Yesterday, while waiting for the train, I discovered a damn fool on the train platform. He was listening to a song on his iPod that he was singing along to. But that's not what made him a damn fool. If I have an exceptional tune on one of my playlists, I may hum along as well.
What made this young man a damn fool was the fact that he was playing imaginary basketball. Yes, imaginary basketball. Instead of one-on-one, it was one-on-no one. He dribbled and made three point shots. I knew they were three point shots because he threw his pretend ball while standing on the edge of the platform and tried to make it across to the other platform. He didn't stop there. His repertoire also included crossovers, pick and rolls, and ali oops. Standing on the yellow caution portion of the platform is dangerous when the train is bolting down the tracks. But practicing your jump shot is another matter altogether.
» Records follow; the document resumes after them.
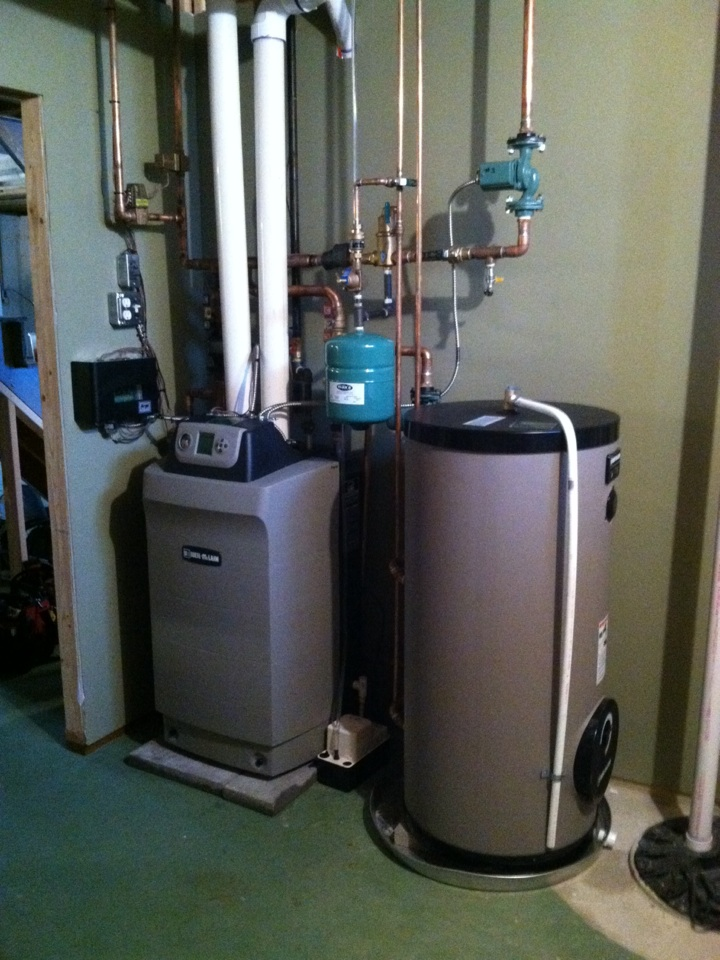 Springfield, PA - Finished Weil McLain boiler install in Springfield Pa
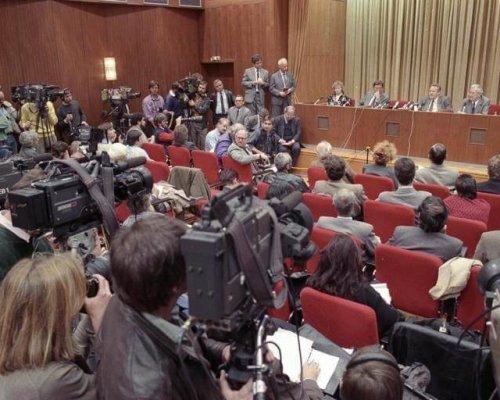 Schabowski Pressekonferenz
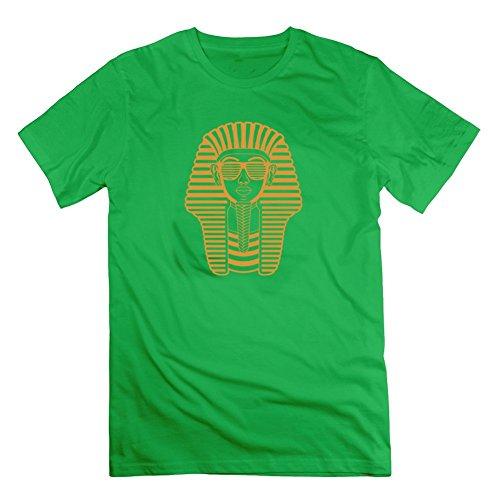 Jermaijohn Customized Men King Tut Egypt Pharaoh Sunglasses Short Sleeves - King Tut Egypt Pharaoh Sunglasses Print In - Sunglasses Obey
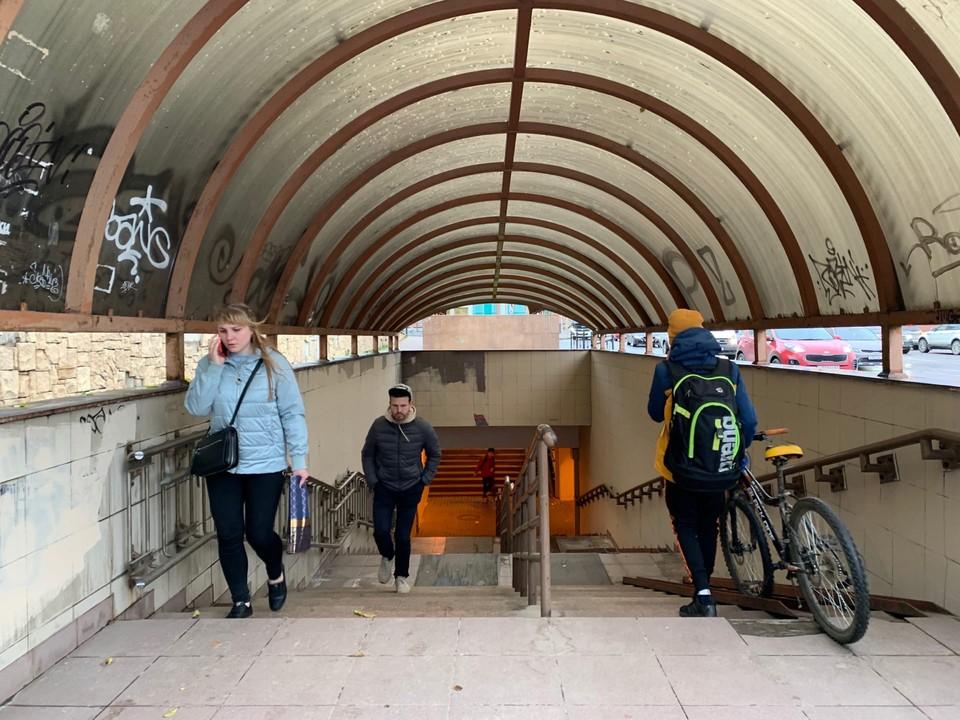 В Смоленске появится первая станция виртуального туристического метро.
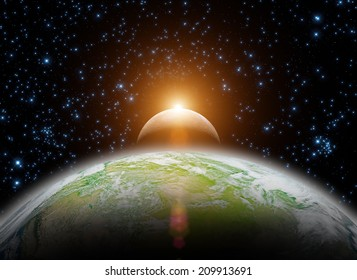 Space sunrise, good morning world! Elements of this image furnished by NASA.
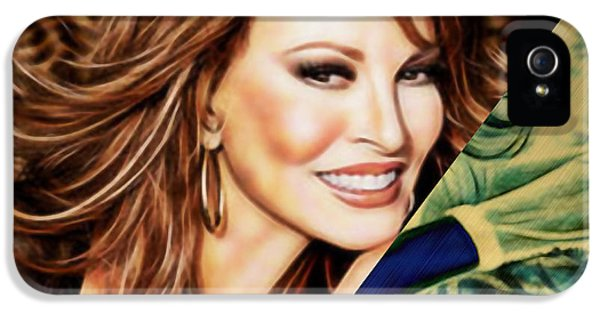 Raquel Welch Collection IPhone 5s Case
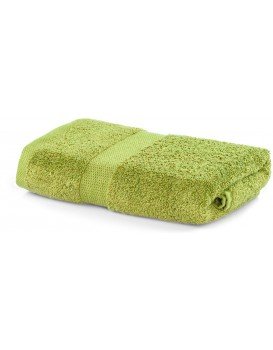 Bavlnený uterák DecoKing Marina celadonový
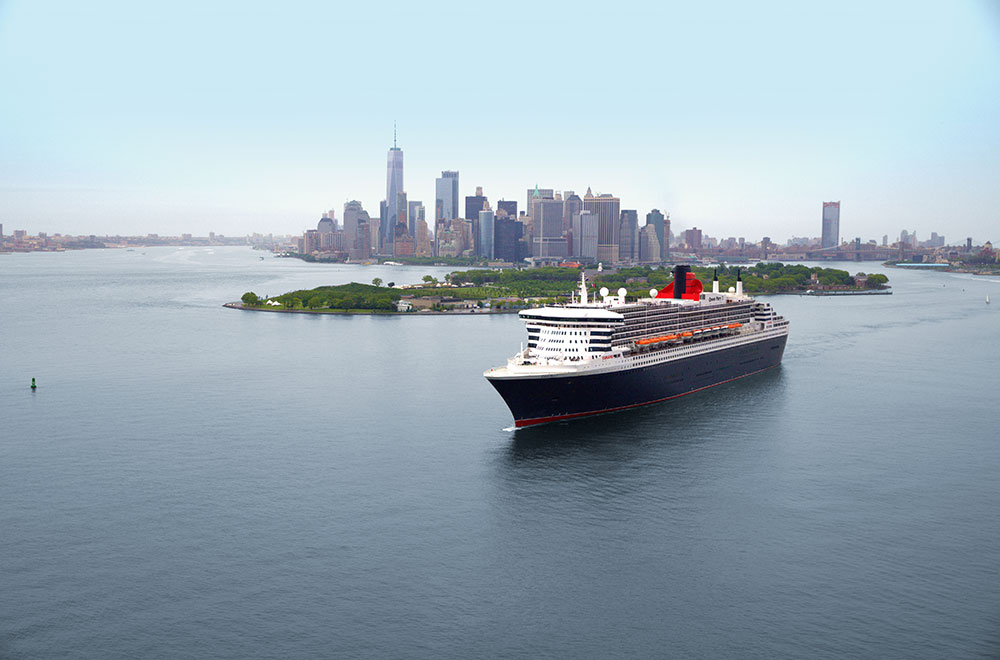 Experience New York City with Queen Mary 2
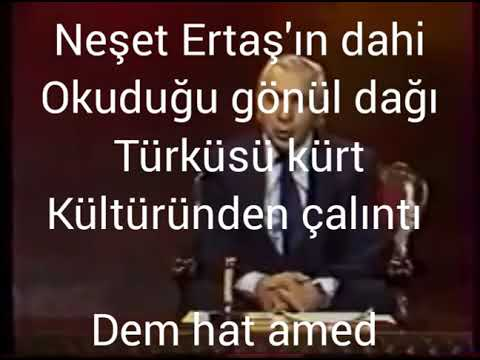 Türklerin Kürtlerden çaldığı Bir Müzik Were Lê Lê Lê Were Dîlberê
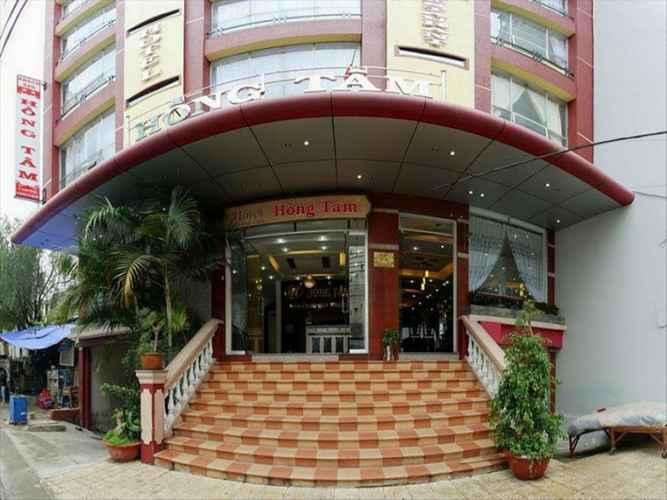 EXTERIOR_BUILDING Khách sạn Hồng Tâm Đà Lạt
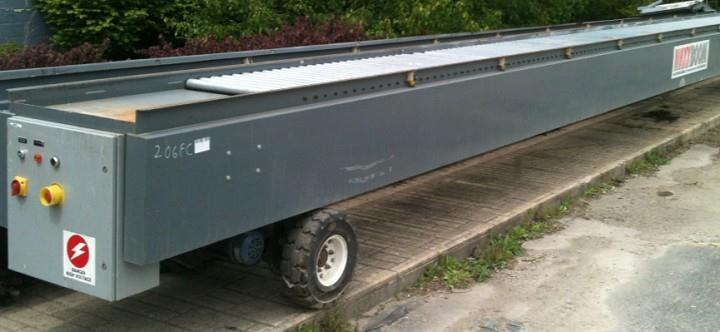 MAXXBOOM MBRA 46/60 Portable Conveyor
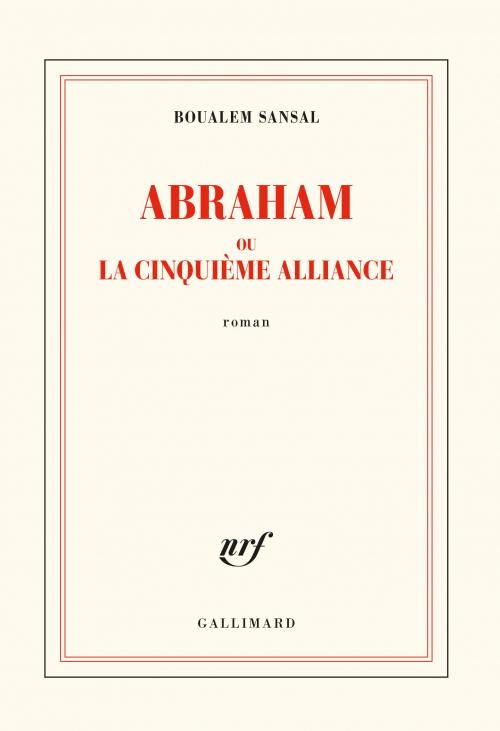 Couverture Abraham ou la cinquième alliance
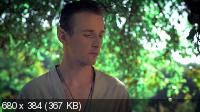 ���������� / Grimm's Snow White (2012) DVDRip (ENG)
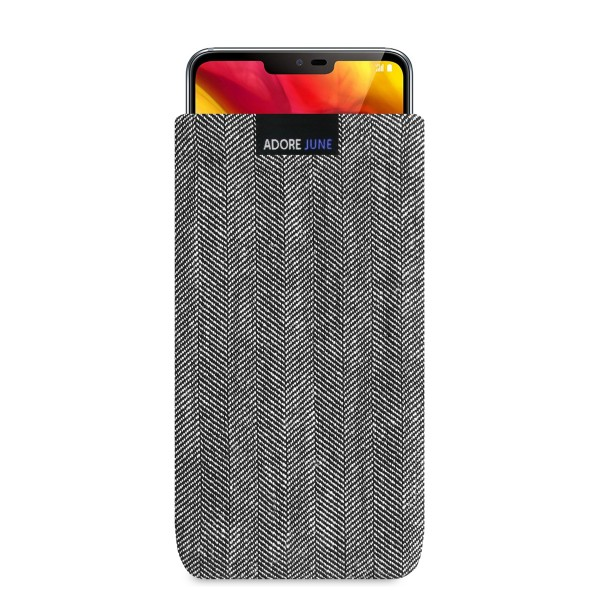 The picture shows the front of Business Sleeve for LG G7 ThinQ and LG G7 One in color Grey / Black; As an illustration, it also shows what the compatible device looks like in this bag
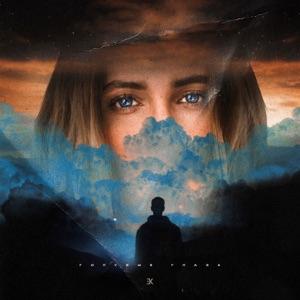Голубые глаза - Single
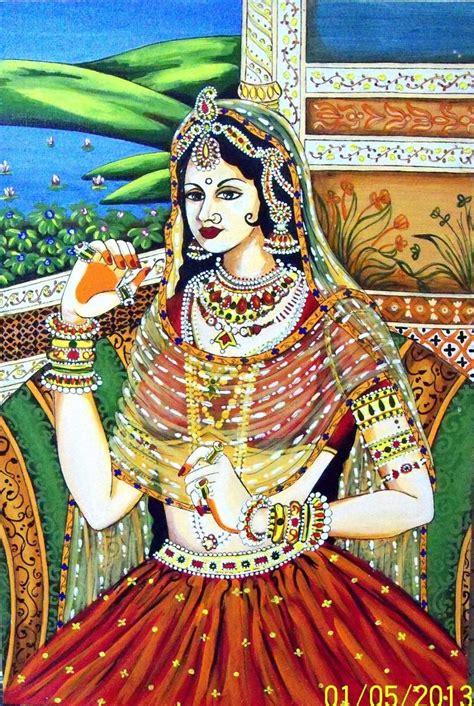 princess painting indian princess painting tallita tyagi touchtalent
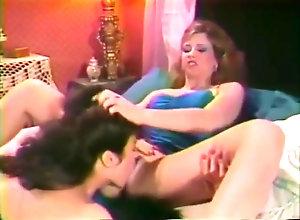 Lesbian,Vintage,Classic,Retro,Cunnilingus,Lesbian,Retro Retro lesbo sex -...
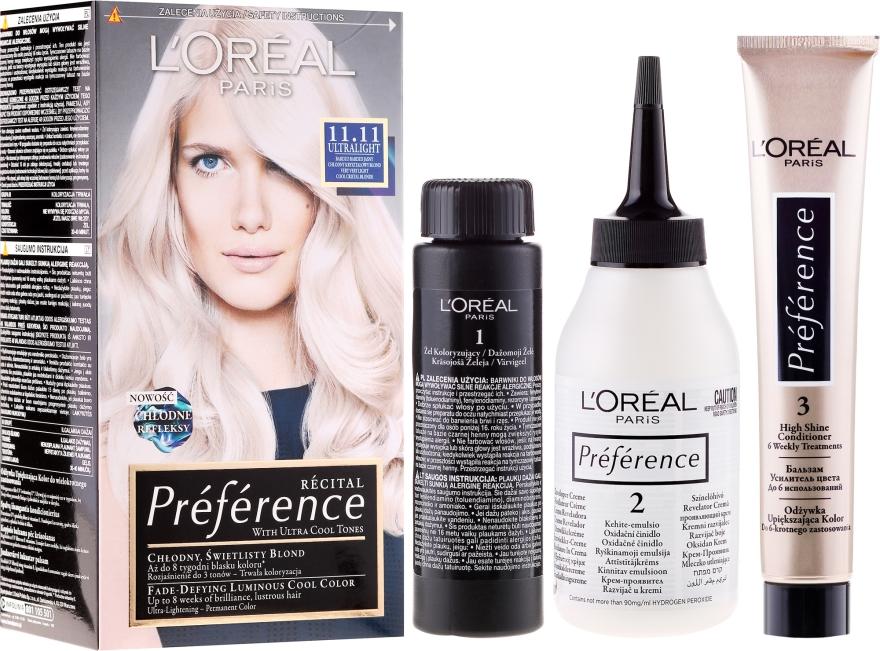 Tinta per capelli - L'Oreal Paris les Blondissimes Preference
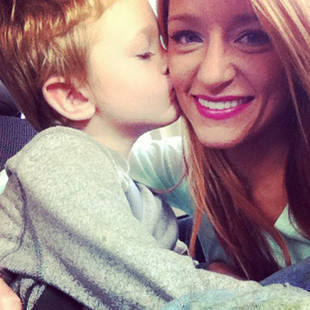 """Maci Bookout Gets in Touch With Her Emotions on Twitter: """"I've Finally Learned to Feel Something"""""""
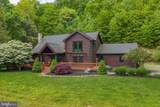 613 Evans Hollow Rd - Photo 27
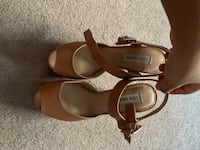 Steve Madden leather & suede Lincoln, 68505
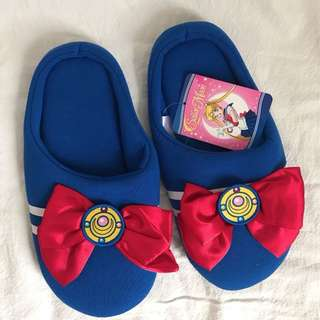 Sailor moon 美少女戰士 家居拖鞋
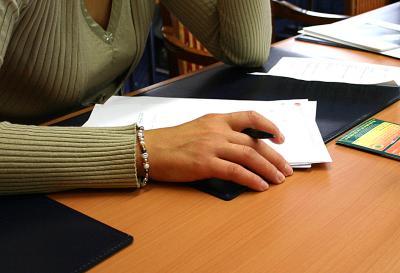 bucurescu 0379 office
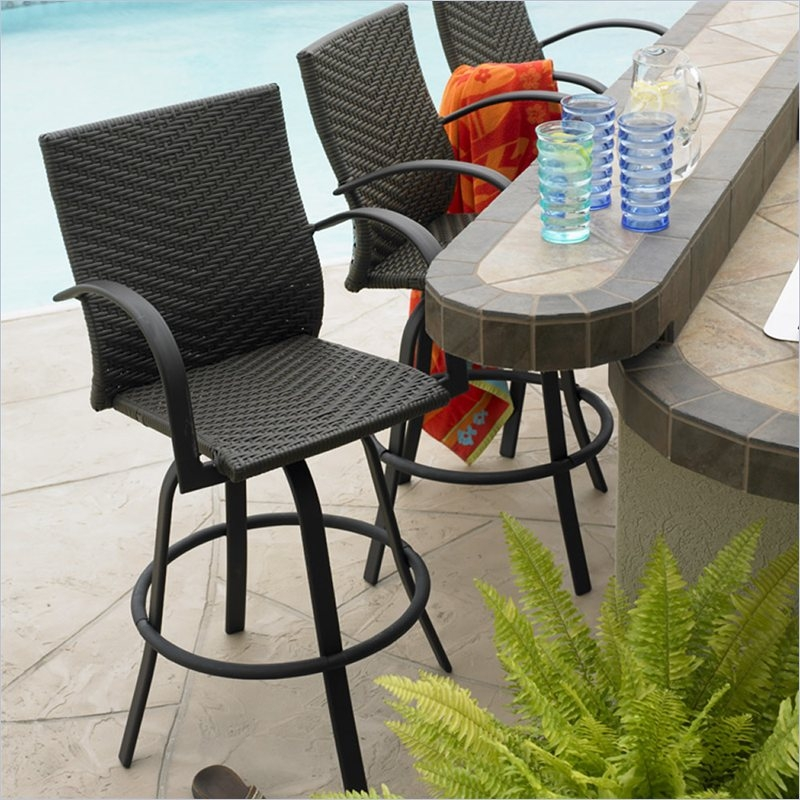 Attractive Outdoor Bar Furniture Design Remodeling Amp Decorating regarding outdoor patio bar stools for Dream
His imaginary solo game wasn't offensive. It was his acute case of attentionwhoritis, not to be confused with labelwhoritis. Every time he slam dunked his imaginary basketball, he'd turn around to see who was watching. I must admit he caught me looking at him a couple of times. I wasn't in awe. I wanted my face to be read as, "Aww, you poor, damn fool." I'm not sure it worked. Right now he's probably gearing up for the Imaginary Basketball Northeast Semi-finals.